Texte étudié
※ ※ ※
En somme, «le type d’extincteur dépend du feu qu’on souhaite éteindre». Et avant d’arriver à ce stade, des détecteurs sont aussi en vente libre pour avertir en cas d’incendie. «Pour les appartements par exemple, il vaut mieux installer un détecteur autonome. Il y a aussi un détecteur de gaz et un détecteur de fumée», nous confie Abderrahmane Ait Haddou. Il y a enfin des détecteurs thermiques qui peuvent détecter la chaleur, car «vaut mieux rester vigilant et se préparer», conseille-t-il.

L’importance d’un extincteur et d’un détecteur de fumée adéquats

De son côté, Ahmed Elbarche, responsable au sein d’une entreprise casablancaise spécialiste en vente et installation d’extincteur et de détecteur d’incendie nous explique l’importance de déterminer les classes de feu. «La plupart des personnes, mal informées ou faute de moyens, achètent l’extincteur le moins cher», déplore-t-il. Notre interlocuteur rappelle ainsi que la classe A indiquée sur les extincteurs, précise que ceux-ci sont destinés aux feux secs, c’est-à-dire de matériaux solides. «La classe B concerne les feux ‘’gras’’, donc des liquides et des solides liquéfiables alors que la classe C caractérise les feux de gaz. Il existe d’autres classes, comme E pour l’électricité, F pour l’huile de cuisson et D pour les feux de métal», ajoute-t-il.

Quant à ses recommandations, Ahmed Elbarche rejoint aussi l’avis d’Abderrahmane Ait Haddou, quant au choix d’un extincteur à CO2 pour les cuisines par exemple. «Ils peuvent être utilisés sur tout ce qui est électronique sans les abimer», justifie-t-il. Concernant l’efficacité des extincteurs à poudre, destinés aux feux de type A, B et C, il rappelle que leur utilisation pour une habitation est «déconseillée car l’évacuation des personnes en cas d’utilisation reste difficile». «De plus, elle peut provoquer des troubles respiratoires pour les personnes allergiques», prévient-il.
※ ※ ※
Extrait de données
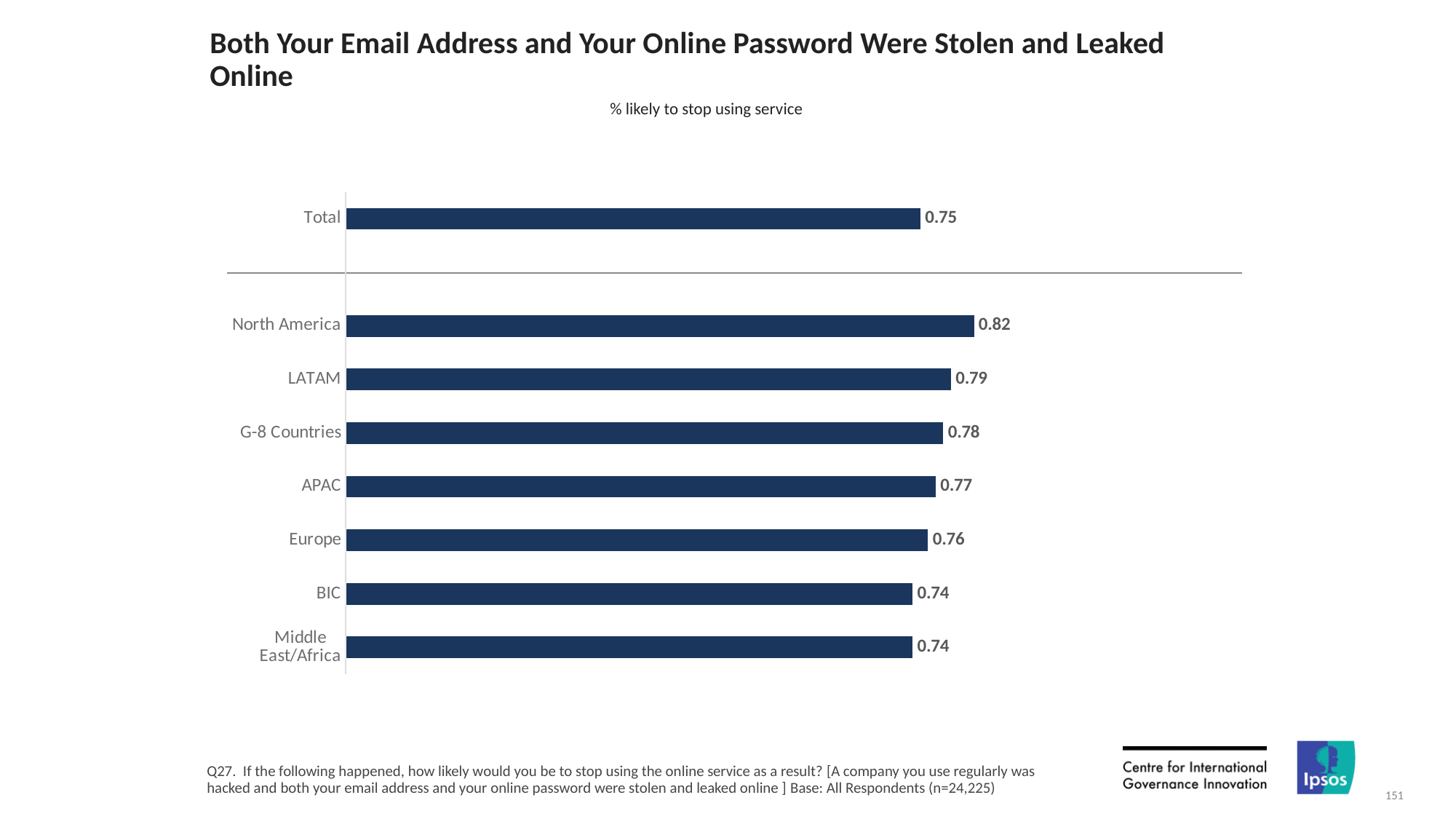
Which is larger, the value for APAC or the value for Europe? APAC What is the difference between the values for G-8 Countries and BIC? 0.04 What is the difference between the values for North America and LATAM? 0.03 Do the values for the regions rise or fall going down from North America to Middle East/Africa? Fall What is the value for Europe? 0.76 How many bars are plotted on the chart, including Total? 8 Which region has the highest value? North America What is the value for North America? 0.82 What kind of chart is shown on the slide? Bar chart What is the value for Total? 0.75 What is the subtitle shown above the chart? % likely to stop using service What is the value for Middle East/Africa? 0.74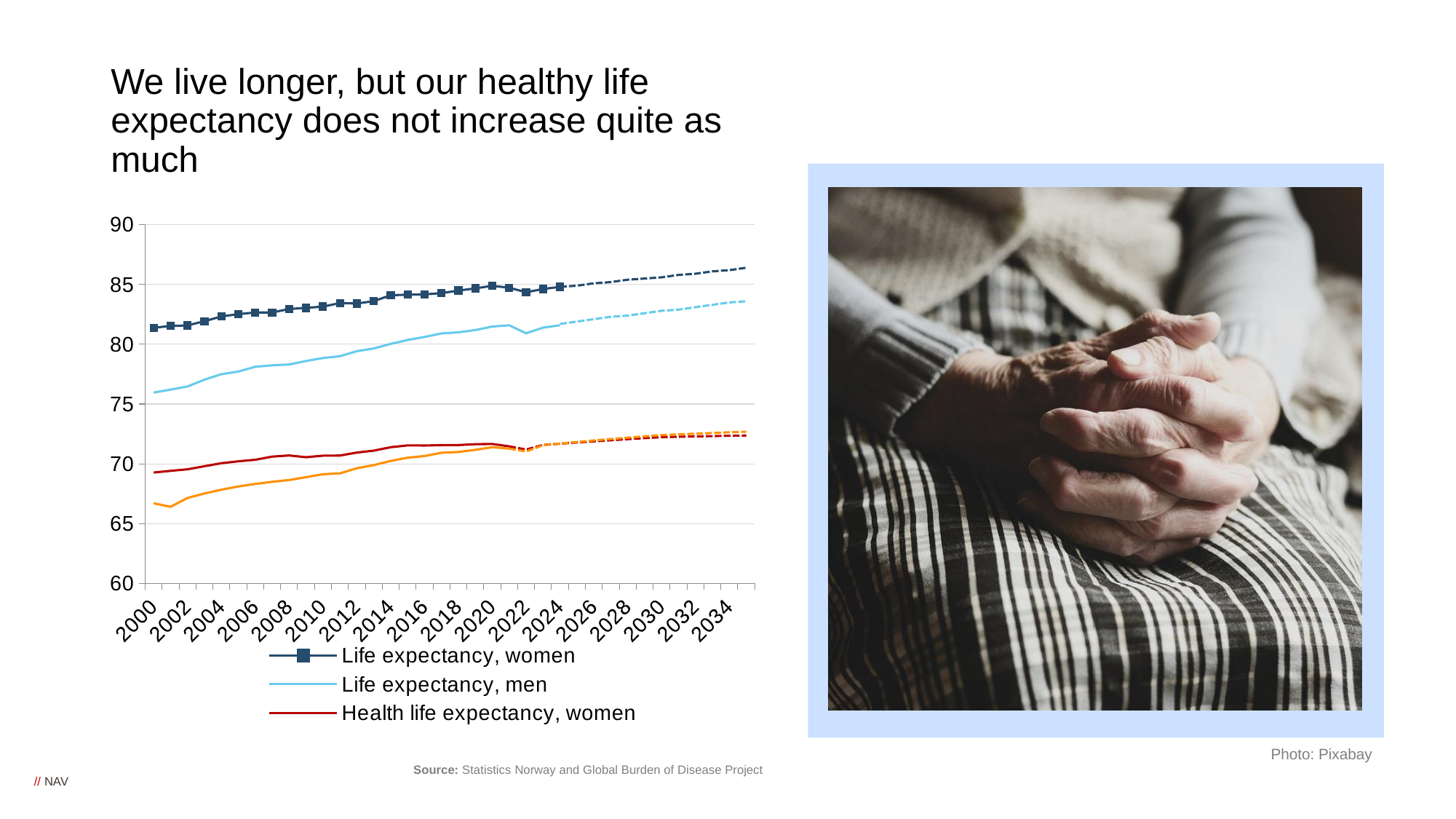
Is the value for Life expectancy, men in 2000 greater or less than 75? greater Is the value for Health life expectancy, women in 2000 greater or less than 70? less What kind of chart is shown on the slide? Line chart Is the value for Life expectancy, women in 2000 greater or less than 80? greater How many series does the chart's legend list? 3 Which series in the legend is drawn with square markers? Life expectancy, women Does Life expectancy, men generally rise or fall from 2000 to 2034? rise In 2010, which is larger: Life expectancy, women or Life expectancy, men? Life expectancy, women What is the first year shown on the x axis of the chart? 2000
※ ※ ※
Consigne
Répondez aux questions suivantes à partir du texte sur les extincteurs :
(a) Selon Abderrahmane Ait Haddou, quel détecteur vaut-il mieux installer dans les appartements ?
(b) Quels feux la classe C désigne-t-elle ?
(c) Quel type d'extincteur est conseillé pour les cuisines ?

Réponse attendue
(a) Un détecteur autonome.
(b) Les feux de gaz.
(c) Un extincteur à CO2.